| GOAL OF THE EXERCISE |
Each entry below should be reproduced character for character.

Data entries
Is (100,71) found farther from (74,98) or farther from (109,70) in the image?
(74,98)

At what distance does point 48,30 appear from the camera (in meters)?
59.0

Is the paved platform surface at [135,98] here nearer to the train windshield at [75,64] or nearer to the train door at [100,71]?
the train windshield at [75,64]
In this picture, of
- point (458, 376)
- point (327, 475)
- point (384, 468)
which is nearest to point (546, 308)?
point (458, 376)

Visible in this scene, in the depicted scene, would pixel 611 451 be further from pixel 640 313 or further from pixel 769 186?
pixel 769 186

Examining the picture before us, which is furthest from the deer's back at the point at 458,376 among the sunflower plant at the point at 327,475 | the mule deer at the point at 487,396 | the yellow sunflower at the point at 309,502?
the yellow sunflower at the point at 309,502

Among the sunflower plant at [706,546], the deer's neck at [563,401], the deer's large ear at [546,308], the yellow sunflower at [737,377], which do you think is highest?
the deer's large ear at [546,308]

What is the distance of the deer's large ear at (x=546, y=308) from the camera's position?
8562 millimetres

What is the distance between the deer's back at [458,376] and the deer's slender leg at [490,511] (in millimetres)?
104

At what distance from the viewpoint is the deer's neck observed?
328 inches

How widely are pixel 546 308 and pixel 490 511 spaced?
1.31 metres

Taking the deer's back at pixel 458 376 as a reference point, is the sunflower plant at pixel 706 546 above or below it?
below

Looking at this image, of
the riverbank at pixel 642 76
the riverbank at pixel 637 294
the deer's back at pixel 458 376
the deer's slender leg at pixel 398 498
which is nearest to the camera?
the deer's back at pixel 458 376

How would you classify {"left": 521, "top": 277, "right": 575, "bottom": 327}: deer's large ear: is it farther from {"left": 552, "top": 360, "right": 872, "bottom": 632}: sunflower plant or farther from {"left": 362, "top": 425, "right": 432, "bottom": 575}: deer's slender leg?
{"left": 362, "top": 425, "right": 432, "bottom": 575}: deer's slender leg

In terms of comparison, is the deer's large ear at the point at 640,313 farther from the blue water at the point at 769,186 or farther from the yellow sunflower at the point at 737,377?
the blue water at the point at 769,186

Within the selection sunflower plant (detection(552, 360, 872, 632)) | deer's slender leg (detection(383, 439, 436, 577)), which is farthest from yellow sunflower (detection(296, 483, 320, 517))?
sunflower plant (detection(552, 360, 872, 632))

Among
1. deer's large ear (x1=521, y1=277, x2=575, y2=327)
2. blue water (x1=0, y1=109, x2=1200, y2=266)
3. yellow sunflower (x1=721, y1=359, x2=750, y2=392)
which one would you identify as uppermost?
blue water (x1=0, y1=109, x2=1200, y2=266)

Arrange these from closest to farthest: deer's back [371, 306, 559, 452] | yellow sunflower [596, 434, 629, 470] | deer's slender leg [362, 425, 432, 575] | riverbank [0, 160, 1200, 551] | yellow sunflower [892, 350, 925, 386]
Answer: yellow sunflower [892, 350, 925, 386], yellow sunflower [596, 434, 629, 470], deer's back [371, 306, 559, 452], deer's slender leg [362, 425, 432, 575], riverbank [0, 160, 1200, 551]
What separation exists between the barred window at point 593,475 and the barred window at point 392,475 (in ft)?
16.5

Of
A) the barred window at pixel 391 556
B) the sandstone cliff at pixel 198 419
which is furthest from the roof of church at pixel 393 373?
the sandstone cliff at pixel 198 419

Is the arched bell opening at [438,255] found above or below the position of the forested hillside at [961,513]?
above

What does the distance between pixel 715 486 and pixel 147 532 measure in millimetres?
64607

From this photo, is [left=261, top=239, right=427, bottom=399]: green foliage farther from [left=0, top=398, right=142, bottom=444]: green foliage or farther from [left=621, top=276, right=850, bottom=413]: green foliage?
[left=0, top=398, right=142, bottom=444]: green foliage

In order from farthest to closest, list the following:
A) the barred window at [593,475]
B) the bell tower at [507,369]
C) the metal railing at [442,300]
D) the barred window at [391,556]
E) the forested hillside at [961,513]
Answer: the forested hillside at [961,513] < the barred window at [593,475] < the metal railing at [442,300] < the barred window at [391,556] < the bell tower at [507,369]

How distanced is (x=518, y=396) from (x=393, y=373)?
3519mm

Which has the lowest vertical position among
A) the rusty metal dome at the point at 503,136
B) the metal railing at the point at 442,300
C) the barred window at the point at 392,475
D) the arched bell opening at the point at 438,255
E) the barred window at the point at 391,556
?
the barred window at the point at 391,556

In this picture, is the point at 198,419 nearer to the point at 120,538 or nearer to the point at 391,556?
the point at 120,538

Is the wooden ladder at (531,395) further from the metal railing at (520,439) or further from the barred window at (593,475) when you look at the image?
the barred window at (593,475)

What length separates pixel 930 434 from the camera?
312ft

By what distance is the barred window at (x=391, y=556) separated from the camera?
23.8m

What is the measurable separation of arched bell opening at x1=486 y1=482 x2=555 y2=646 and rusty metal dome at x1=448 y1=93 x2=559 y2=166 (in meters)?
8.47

| ANSWER TO THIS TASK |
Is (100,71) found farther from (74,98) or farther from (109,70) in the image?
(74,98)

At what distance does point 48,30 appear from the camera (in meters)?
59.0

Is the paved platform surface at [135,98] here nearer to the train windshield at [75,64] or nearer to the train door at [100,71]?
the train windshield at [75,64]
In this picture, of
- point (458, 376)
- point (327, 475)
- point (384, 468)
which is nearest to point (546, 308)?
point (458, 376)

Visible in this scene, in the depicted scene, would pixel 611 451 be further from pixel 640 313 or further from pixel 769 186?
pixel 769 186

Examining the picture before us, which is furthest from the deer's back at the point at 458,376 among the sunflower plant at the point at 327,475 | the mule deer at the point at 487,396 | the yellow sunflower at the point at 309,502?
the yellow sunflower at the point at 309,502

Among the sunflower plant at [706,546], the deer's neck at [563,401], the deer's large ear at [546,308], the yellow sunflower at [737,377], which do you think is highest?
the deer's large ear at [546,308]

What is the distance of the deer's large ear at (x=546, y=308) from the camera's position?
8562 millimetres

What is the distance between the deer's back at [458,376] and the deer's slender leg at [490,511] (in millimetres)?
104

At what distance from the viewpoint is the deer's neck observed?
328 inches

How widely are pixel 546 308 and pixel 490 511 spaced?
1.31 metres

Taking the deer's back at pixel 458 376 as a reference point, is the sunflower plant at pixel 706 546 above or below it?
below

Looking at this image, of
the riverbank at pixel 642 76
the riverbank at pixel 637 294
the deer's back at pixel 458 376
the deer's slender leg at pixel 398 498
which is nearest to the camera?
the deer's back at pixel 458 376

How would you classify {"left": 521, "top": 277, "right": 575, "bottom": 327}: deer's large ear: is it farther from {"left": 552, "top": 360, "right": 872, "bottom": 632}: sunflower plant or farther from {"left": 362, "top": 425, "right": 432, "bottom": 575}: deer's slender leg?
{"left": 362, "top": 425, "right": 432, "bottom": 575}: deer's slender leg

In terms of comparison, is the deer's large ear at the point at 640,313 farther from the blue water at the point at 769,186 or farther from the yellow sunflower at the point at 737,377?
the blue water at the point at 769,186

Within the selection sunflower plant (detection(552, 360, 872, 632)) | deer's slender leg (detection(383, 439, 436, 577)), which is farthest from yellow sunflower (detection(296, 483, 320, 517))?
sunflower plant (detection(552, 360, 872, 632))

Among
1. deer's large ear (x1=521, y1=277, x2=575, y2=327)
2. blue water (x1=0, y1=109, x2=1200, y2=266)
3. yellow sunflower (x1=721, y1=359, x2=750, y2=392)
which one would you identify as uppermost?
blue water (x1=0, y1=109, x2=1200, y2=266)

Arrange these from closest to farthest: deer's back [371, 306, 559, 452] | yellow sunflower [596, 434, 629, 470] | deer's slender leg [362, 425, 432, 575] | riverbank [0, 160, 1200, 551] | yellow sunflower [892, 350, 925, 386]
Answer: yellow sunflower [892, 350, 925, 386], yellow sunflower [596, 434, 629, 470], deer's back [371, 306, 559, 452], deer's slender leg [362, 425, 432, 575], riverbank [0, 160, 1200, 551]
What separation exists between the barred window at point 593,475 and the barred window at point 392,475 (in ft)?
16.5

Of
A) the barred window at pixel 391 556
B) the sandstone cliff at pixel 198 419
which is furthest from the roof of church at pixel 393 373?
the sandstone cliff at pixel 198 419

Is the arched bell opening at [438,255] found above or below the position of the forested hillside at [961,513]?
above

What does the distance between pixel 715 486 and pixel 147 532 measure in millimetres?
64607

From this photo, is [left=261, top=239, right=427, bottom=399]: green foliage farther from [left=0, top=398, right=142, bottom=444]: green foliage or farther from [left=621, top=276, right=850, bottom=413]: green foliage?
[left=0, top=398, right=142, bottom=444]: green foliage

In order from farthest to closest, list the following:
A) the barred window at [593,475]
B) the bell tower at [507,369]
C) the metal railing at [442,300]
D) the barred window at [391,556]
E) the forested hillside at [961,513]
Answer: the forested hillside at [961,513] < the barred window at [593,475] < the metal railing at [442,300] < the barred window at [391,556] < the bell tower at [507,369]

How distanced is (x=518, y=396) from (x=393, y=373)?
3519mm

Which has the lowest vertical position among
A) the rusty metal dome at the point at 503,136
B) the metal railing at the point at 442,300
C) the barred window at the point at 392,475
D) the arched bell opening at the point at 438,255
E) the barred window at the point at 391,556
?
the barred window at the point at 391,556

In this picture, is the point at 198,419 nearer to the point at 120,538 or nearer to the point at 391,556?
the point at 120,538

Is the wooden ladder at (531,395) further from the metal railing at (520,439) or further from the barred window at (593,475) when you look at the image?
the barred window at (593,475)

What length separates pixel 930 434 from the camera?
312ft

By what distance is the barred window at (x=391, y=556) separated from the camera?
23.8m

What is the measurable separation of arched bell opening at x1=486 y1=482 x2=555 y2=646 and rusty metal dome at x1=448 y1=93 x2=559 y2=166 (in meters)?
8.47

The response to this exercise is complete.